RDC/Ituri : les déplacés pris au piège entre faim, insécurité et abandon

En Ituri, la faim devient une menace quotidienne pour des milliers de déplacés internes. Autour du site de Plaine Savo, l’insécurité réduit l’accès humanitaire et pousse certains déplacés à risquer leur vie pour chercher de quoi manger.

Une crise humanitaire qui s’aggrave

En Ituri, la crise humanitaire prend une tournure de plus en plus alarmante. Dans plusieurs zones affectées par les violences armées, des milliers de déplacés internes vivent désormais dans une détresse profonde.

La faim, l’insécurité et l’insuffisance de l’assistance humanitaire forment un cercle dangereux. Ce contexte fragilise encore davantage des familles déjà contraintes de fuir leurs villages.

La situation est particulièrement préoccupante autour du site de déplacés de Plaine Savo. Plus de dix personnes auraient été tuées et une vingtaine d’autres blessées entre le 6 et le 28 avril.
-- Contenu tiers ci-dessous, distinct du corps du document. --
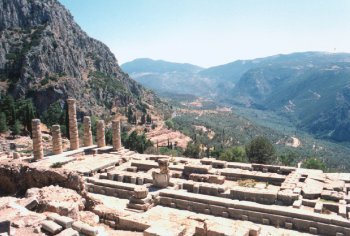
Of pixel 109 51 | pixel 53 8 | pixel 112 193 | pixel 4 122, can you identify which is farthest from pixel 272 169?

Ces victimes tentaient de chercher de la nourriture près du site. La dernière distribution alimentaire dans cette zone remonterait à décembre 2025. Dans le même temps, l’accès humanitaire reste fortement réduit à cause des affrontements dans les environs.

Quand la faim devient une autre forme de violence

Cette réalité montre que la faim n’est plus seulement une conséquence de la guerre. Elle devient elle-même une autre forme de violence.
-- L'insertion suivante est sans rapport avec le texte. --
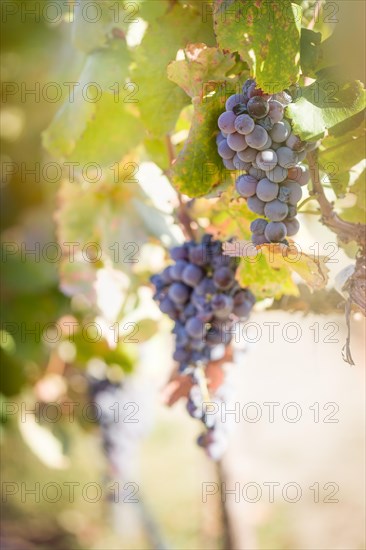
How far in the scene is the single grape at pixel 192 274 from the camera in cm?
95

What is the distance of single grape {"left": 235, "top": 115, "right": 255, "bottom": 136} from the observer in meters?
0.63

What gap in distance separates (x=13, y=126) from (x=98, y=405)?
→ 0.91m

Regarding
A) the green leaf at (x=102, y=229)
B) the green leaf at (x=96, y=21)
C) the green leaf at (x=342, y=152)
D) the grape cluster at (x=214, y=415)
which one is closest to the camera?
the green leaf at (x=342, y=152)

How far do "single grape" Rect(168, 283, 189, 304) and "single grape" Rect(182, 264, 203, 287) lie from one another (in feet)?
0.06

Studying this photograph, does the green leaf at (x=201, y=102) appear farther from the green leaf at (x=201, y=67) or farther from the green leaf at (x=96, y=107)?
the green leaf at (x=96, y=107)

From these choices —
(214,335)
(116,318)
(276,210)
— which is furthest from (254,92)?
(116,318)

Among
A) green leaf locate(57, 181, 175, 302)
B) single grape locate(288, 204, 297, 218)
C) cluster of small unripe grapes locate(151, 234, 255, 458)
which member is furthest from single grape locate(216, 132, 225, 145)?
green leaf locate(57, 181, 175, 302)

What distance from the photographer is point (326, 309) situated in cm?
106

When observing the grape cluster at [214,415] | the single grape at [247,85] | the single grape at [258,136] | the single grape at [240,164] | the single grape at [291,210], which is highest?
the single grape at [247,85]

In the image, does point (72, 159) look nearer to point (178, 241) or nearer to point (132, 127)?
point (132, 127)

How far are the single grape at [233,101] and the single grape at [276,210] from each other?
109 millimetres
Quand les familles déplacées ne reçoivent plus d’aide régulière, elles sont obligées de sortir des sites pour chercher des vivres, du bois, de l’eau ou de petits moyens de survie. Ces déplacements les exposent aux attaques, aux enlèvements, aux tirs et aux violences sexuelles.
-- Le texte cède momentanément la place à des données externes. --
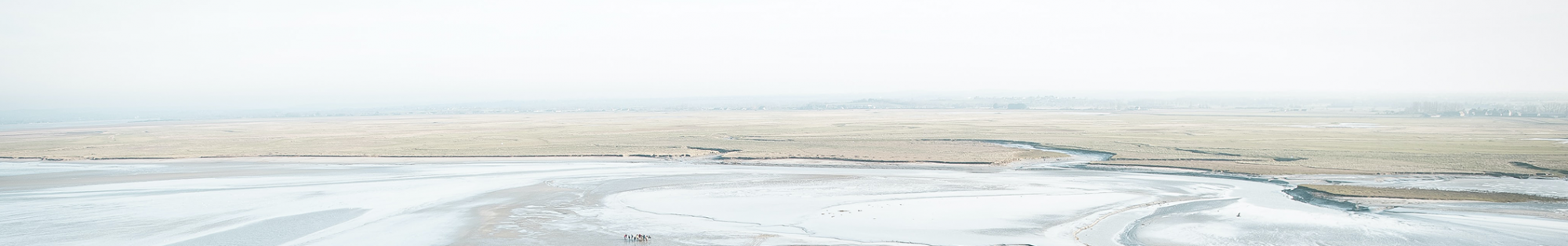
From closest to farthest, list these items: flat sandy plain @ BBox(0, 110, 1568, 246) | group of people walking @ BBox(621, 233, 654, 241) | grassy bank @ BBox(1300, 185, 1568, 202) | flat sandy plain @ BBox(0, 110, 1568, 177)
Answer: group of people walking @ BBox(621, 233, 654, 241) < flat sandy plain @ BBox(0, 110, 1568, 246) < grassy bank @ BBox(1300, 185, 1568, 202) < flat sandy plain @ BBox(0, 110, 1568, 177)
Une réponse humanitaire limitée par l’insécurité

Médecins Sans Frontières alertait déjà, début mai, sur une nouvelle escalade de violence en Ituri depuis la reprise des affrontements armés à la fin de l’année 2025. L’organisation affirme avoir pris en charge des milliers de patients dans la province depuis février 2026, notamment des civils blessés par balles et des victimes de violences sexuelles.

Le drame des déplacés en Ituri révèle aussi les limites de la réponse humanitaire. Les organisations d’aide font face à des routes dangereuses, à des zones difficilement accessibles et à une insécurité persistante.

Le Programme alimentaire mondial avait déjà reconnu, fin mars à Bunia, que l’insécurité entravait son assistance aux populations vulnérables, dont les déplacés internes et les réfugiés sud-soudanais.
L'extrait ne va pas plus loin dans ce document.